Tokenization of data is ideal for sensitive data security in the cloud data warehouse environment for at least 3 reasons:  

#1 Tokens have no mathematical relationship to the original data, which means unlike encrypted data, they can’t be broken or returned to their original form.

While many of us might think encryption is one of the strongest ways to protect stored data, it has a few weaknesses, including this big one: the encrypted information is simply a version of the original plain text data, scrambled by math. If a hacker gets their hands on a set of encrypted data and the key, they essentially have the source data. That means breaches of sensitive PII, even of encrypted data, require reporting under state data privacy laws. Tokenization on the other hand, replaces the plain text data with a completely unrelated “token” that has no value if breached. Unlike encryption, there is no mathematical formula or “key” to unlocking the data – the real data remains secure in a token vault.

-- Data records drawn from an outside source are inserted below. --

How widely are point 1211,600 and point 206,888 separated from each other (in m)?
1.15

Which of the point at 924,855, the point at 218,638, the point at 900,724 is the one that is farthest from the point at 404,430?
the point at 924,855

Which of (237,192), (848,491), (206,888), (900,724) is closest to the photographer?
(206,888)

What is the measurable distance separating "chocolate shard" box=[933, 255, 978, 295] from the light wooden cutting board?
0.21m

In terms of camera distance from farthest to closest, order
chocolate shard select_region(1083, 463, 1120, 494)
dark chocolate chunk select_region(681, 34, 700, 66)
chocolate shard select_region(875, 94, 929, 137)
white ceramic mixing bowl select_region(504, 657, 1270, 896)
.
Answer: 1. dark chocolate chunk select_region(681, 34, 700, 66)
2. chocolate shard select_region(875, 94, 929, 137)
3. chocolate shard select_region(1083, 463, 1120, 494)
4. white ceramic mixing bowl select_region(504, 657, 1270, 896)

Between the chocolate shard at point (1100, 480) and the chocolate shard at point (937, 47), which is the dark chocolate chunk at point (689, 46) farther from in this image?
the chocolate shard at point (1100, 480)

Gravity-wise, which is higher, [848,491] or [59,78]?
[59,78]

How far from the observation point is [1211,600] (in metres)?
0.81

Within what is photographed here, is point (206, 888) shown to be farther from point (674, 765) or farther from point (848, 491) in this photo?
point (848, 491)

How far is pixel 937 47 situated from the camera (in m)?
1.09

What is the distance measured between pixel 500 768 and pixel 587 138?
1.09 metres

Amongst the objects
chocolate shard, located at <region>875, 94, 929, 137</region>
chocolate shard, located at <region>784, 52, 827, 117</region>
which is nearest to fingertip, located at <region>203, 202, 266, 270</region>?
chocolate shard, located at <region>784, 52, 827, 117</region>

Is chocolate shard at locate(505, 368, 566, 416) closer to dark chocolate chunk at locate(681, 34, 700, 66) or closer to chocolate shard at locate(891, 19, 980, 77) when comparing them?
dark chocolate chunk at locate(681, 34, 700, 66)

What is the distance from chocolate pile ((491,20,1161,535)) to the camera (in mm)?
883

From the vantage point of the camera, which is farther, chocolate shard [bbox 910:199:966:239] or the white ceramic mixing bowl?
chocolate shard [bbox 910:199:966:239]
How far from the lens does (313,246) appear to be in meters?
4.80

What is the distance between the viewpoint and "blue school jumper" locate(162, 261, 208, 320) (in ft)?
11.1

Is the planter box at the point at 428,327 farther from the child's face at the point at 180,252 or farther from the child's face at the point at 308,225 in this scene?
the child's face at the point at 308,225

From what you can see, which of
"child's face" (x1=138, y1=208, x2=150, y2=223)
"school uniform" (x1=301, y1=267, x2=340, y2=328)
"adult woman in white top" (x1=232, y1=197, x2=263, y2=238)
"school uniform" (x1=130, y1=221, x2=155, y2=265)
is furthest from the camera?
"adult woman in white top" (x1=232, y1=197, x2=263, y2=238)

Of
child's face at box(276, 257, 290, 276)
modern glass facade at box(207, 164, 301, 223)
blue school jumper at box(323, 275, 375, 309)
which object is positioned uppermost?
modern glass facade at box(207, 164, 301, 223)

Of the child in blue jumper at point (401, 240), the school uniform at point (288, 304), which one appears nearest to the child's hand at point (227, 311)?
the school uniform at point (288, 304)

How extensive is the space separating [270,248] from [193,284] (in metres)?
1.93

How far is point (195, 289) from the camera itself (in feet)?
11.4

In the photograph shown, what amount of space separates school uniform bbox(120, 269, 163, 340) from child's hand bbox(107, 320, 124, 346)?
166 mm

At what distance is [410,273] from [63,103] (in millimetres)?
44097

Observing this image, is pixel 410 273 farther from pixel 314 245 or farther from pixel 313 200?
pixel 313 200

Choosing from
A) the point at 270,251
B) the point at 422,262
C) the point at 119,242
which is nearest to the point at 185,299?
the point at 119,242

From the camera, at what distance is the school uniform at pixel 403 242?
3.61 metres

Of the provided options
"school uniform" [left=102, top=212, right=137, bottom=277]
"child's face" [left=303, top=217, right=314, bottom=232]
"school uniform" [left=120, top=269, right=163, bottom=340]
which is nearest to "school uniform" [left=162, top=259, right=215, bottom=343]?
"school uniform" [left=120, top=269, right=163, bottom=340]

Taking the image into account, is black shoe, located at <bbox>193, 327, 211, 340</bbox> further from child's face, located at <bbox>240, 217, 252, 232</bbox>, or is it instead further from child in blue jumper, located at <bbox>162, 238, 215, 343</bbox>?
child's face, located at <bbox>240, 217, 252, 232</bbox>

#2 Tokens can be made to match the relationships and distinctness of the original data so that meta-analysis can be performed on tokenized data.

When one of the main goals of moving data to the cloud is to make it available for analytics, tokenizing the data delivers a distinct advantage: actions such as counts of new users, lookups of users in specific locations, and joins of data for the same user from multiple systems can be done on the secure, tokenized data. Analysts can gain insight and find high-level trends without requiring access to the plain text sensitive data. Standard encrypted data, on the other hand, must be decrypted to operate on, and once the data is decrypted there’s no guarantee it will be deleted and not be forgotten, unsecured, in the user’s download folder. As companies seek to comply with data privacy regulations, demonstrating to auditors that access to raw PII is as limited as possible is also a huge bonus. Tokenization allows you to feed tokenized data directly from Snowflake into whatever application needs it, without requiring data to be unencrypted and potentially inadvertently exposed to privileged users.

#3 Tokens maintain a connection to the original data, so analysis can be drilled down to the individual as needed.

Anonymized data is a security alternative that removes the personally identifiable information by grouping data into ranges. It can keep sensitive data safe while still allowing for high-level analysis. For example, you may group customers by age range or general location, removing the specific birth date or address. Analysts can derive some insights from this, but if they wish to change the cut or focus in, for example looking at users aged 20 to 25 versus 20 to 30, there’s no ability to do so. Anonymized data is limited by the original parameters which might not provide enough granularity or flexibility. And once the data has been analyzed, if a user wants to send a marketing offer to the group of customers, they can’t, because there’s no relationship to the original, individual PII.

Tokenization of data essentially provides the best of both worlds: the strong at-rest protection of encryption and the analysis opportunity provided by anonymization. It delivers tough security for sensitive data while allowing flexibility to utilize the data down to the individual. Tokenization allows companies to unlock the value of sensitive data in the cloud.